Written task A: Could you give the rows as a numbered list, starting with the line containing "How far away" and going on through the end of the rows, leaving out blank lines and pictures?

Mega pop star Lady Gaga--or Lady Meat Wearer, as I call her--has landed in this part of the world this week to kick off her Asian tour.
Her manager, Troy Carter, was in Singapore yesterday as the keynote interview at Music Matters 2012, where the American discussed a range of issues including why Lady Gaga was a "200-pound toddler" and the importance of social media tools and need for today's artists to be tech-savvy.
Despite the success of Gaga, which has seen worldwide success with hits like Poker Face, Bad Romance and Born This Way, Carter said the lady still has some ways to go. "She's a 200-pound toddler...I don't feel as though she's made it yet. It's a long long way to go," he said.
He described Gaga as still a developing act, stressing it was important--even with her overnight success--the singer didn't skip the necessary steps all artists needed to take to nurture a loyal audience and develop their skills. For instance, she continued to play in nightclubs and while world tours required tremendous amount of time and effort, he said they were necessary for the artist to reach out to local audiences and soak in the local culture.
Asked if he was concerned about the piracy problem in Asia, Carter replied music wasn't just about selling records. It's about building long-term relationships with the audience, and doing tours and performing shows to establish that relationship, he said.
He also underscored the importance of social media tools in expanding a talent's reach and why it's necessary for artists to be tech-savvy. He talked about how artists would tweet about being at a certain place at a certain time and later show up to a few hundreds screaming fans. "You don't have to be super tech-savvy but at least know how to tweet!"

Provided information:
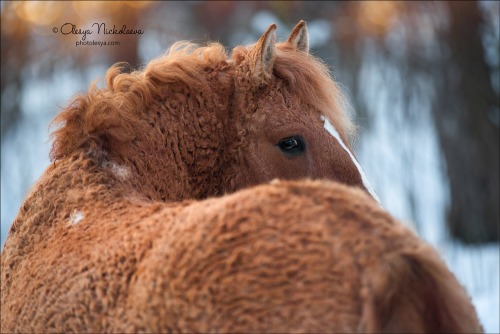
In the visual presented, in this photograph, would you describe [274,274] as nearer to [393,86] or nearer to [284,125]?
[284,125]

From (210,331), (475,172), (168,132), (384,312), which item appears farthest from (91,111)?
(475,172)

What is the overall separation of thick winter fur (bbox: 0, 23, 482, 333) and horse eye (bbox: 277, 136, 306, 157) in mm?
36

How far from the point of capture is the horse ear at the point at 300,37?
3977 millimetres

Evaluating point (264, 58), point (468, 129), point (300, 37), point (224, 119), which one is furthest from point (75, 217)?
point (468, 129)

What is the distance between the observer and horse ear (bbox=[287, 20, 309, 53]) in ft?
13.0

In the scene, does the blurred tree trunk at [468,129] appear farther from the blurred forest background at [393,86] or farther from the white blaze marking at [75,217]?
the white blaze marking at [75,217]

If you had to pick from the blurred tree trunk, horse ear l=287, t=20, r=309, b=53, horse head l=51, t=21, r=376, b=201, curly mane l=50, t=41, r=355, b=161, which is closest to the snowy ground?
the blurred tree trunk

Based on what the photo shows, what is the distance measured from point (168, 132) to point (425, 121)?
7053 millimetres

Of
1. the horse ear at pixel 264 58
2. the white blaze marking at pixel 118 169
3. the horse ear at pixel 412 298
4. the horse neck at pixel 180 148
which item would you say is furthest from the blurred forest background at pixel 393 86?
the horse ear at pixel 412 298

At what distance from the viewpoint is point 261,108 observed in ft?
11.7

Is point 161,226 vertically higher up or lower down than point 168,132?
lower down

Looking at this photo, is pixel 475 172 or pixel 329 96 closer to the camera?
pixel 329 96

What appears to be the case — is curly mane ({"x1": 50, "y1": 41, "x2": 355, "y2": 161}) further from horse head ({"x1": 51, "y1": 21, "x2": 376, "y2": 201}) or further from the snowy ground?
the snowy ground

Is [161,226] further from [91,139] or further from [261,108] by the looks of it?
[261,108]
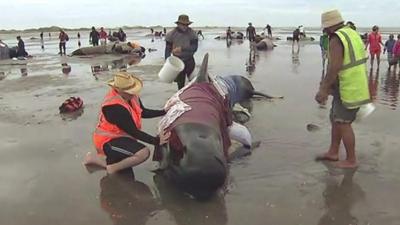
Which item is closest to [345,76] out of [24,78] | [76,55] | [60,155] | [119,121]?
[119,121]

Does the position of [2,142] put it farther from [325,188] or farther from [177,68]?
[325,188]

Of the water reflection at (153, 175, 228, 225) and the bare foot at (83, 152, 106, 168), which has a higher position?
the bare foot at (83, 152, 106, 168)

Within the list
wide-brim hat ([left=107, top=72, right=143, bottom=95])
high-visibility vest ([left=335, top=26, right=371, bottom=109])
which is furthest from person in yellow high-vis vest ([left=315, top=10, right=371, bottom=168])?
wide-brim hat ([left=107, top=72, right=143, bottom=95])

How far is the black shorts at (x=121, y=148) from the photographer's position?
587 cm

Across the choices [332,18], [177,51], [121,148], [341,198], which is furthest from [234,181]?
[177,51]

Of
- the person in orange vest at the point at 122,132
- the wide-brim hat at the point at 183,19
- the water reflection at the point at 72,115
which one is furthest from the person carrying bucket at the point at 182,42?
the person in orange vest at the point at 122,132

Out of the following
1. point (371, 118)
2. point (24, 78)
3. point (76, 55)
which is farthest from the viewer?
point (76, 55)

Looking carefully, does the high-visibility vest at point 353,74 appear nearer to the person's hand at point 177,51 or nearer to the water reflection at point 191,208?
the water reflection at point 191,208

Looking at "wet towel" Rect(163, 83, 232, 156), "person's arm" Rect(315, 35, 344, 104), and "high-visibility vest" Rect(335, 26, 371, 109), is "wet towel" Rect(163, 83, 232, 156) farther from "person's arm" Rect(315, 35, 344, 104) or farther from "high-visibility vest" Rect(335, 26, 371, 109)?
"high-visibility vest" Rect(335, 26, 371, 109)

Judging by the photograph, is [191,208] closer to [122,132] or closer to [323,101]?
[122,132]

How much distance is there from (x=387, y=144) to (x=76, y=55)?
2367 cm

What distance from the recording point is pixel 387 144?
7102 mm

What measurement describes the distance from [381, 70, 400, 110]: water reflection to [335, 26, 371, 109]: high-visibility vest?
13.7 ft

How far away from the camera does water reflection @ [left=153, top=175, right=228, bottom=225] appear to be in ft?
15.5
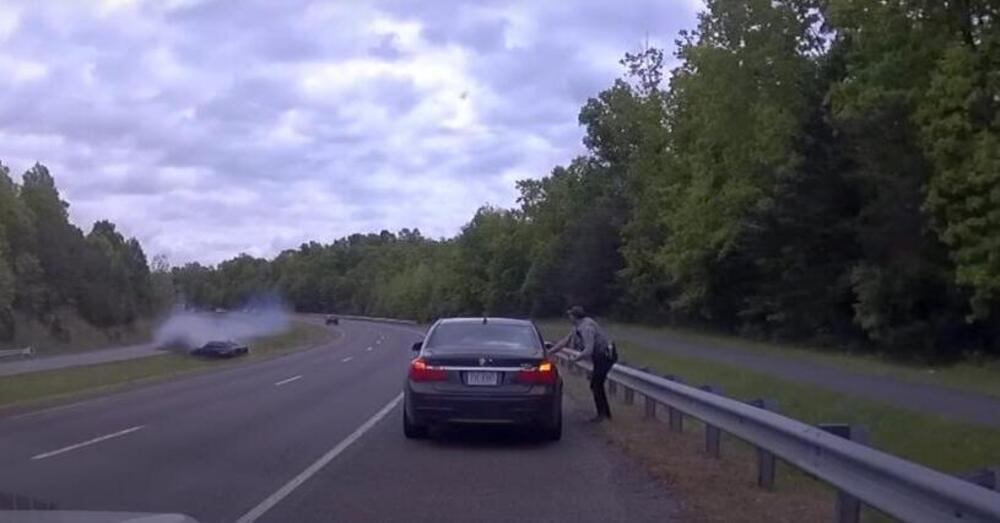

Written task B: In the article about Lady Gaga's manager, which three hits does it name as part of her worldwide success?

Reply A:
1. How far away from the camera does water reflection @ [left=153, top=175, right=228, bottom=225] appear to be in ft?
2. 15.5

Reply B: Poker Face, Bad Romance and Born This Way.